Le jour où le nouveau néon Tresor a été installé. La pub juste en-dessous convient parfaitement au lieu : « chef d’oeuvre berlinois ».

L’entrée du E-Werk après la Love Parade. Il devait être 10 heures du matin et la queue était digne de celle du Berghain aujourd’hui.

La première Love Parade sur son nouveau tracé, à travers le parc de Tiergarten (le centre de Berlin était devenu trop dense pour les foules de gens qui s’y rassemblaient chaque année).

Une énorme rave sans aucun smartphone en vue. Mais avec 90 % de mecs.

Deux filles « passionnées », avenue Kurfürstendamm, pendant la Love Parade. Ce qui était cool à l’époque, c’est que ce que tu portais n’avait strictement aucune importance.

DJ Woody avec un perroquet dans les coulisses de l’E-Werk – c’est ce genre de moments où l’on se marrait le plus.

The Prodigy en concert à l’E-Werk.

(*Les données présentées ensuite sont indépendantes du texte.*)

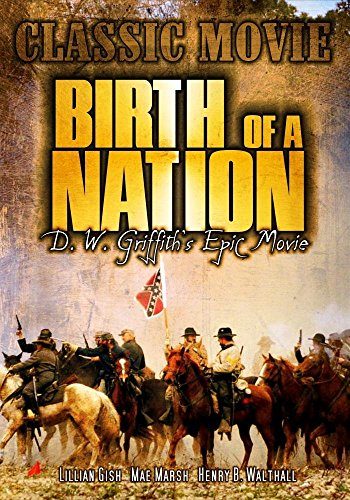 Birth of a Nation: Classic Movie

Je n’ai pas seulement perdu mon appareil photo cette nuit-là mais aussi beaucoup de souvenirs.

Boy George et quelques drag queens lors d’une soirée Frontpage au Kongresshalle. Comme on peut le voir, Boy adorait la bière allemande.

DJ Keoki en backstage du Tresor. C’est un des premiers super-DJs américains à être venu jouer ici.

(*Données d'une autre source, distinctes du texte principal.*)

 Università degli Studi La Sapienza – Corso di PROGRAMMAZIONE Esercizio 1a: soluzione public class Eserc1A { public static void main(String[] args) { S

Allégorie d’une époque où l’on avait tous les yeux grands ouverts, au sens littéral comme figuré.

Dr. Motte, le fondateur de la Love Parade, derrière les platines sur l’Île de la Jeunesse, dans le quartier de Treptow à Berlin. Motte portait toujours une blouse pour sied à son personnage de « docteur ».

Qui a dit que les drag queens étaient toujours obsédées par le regard des autres ?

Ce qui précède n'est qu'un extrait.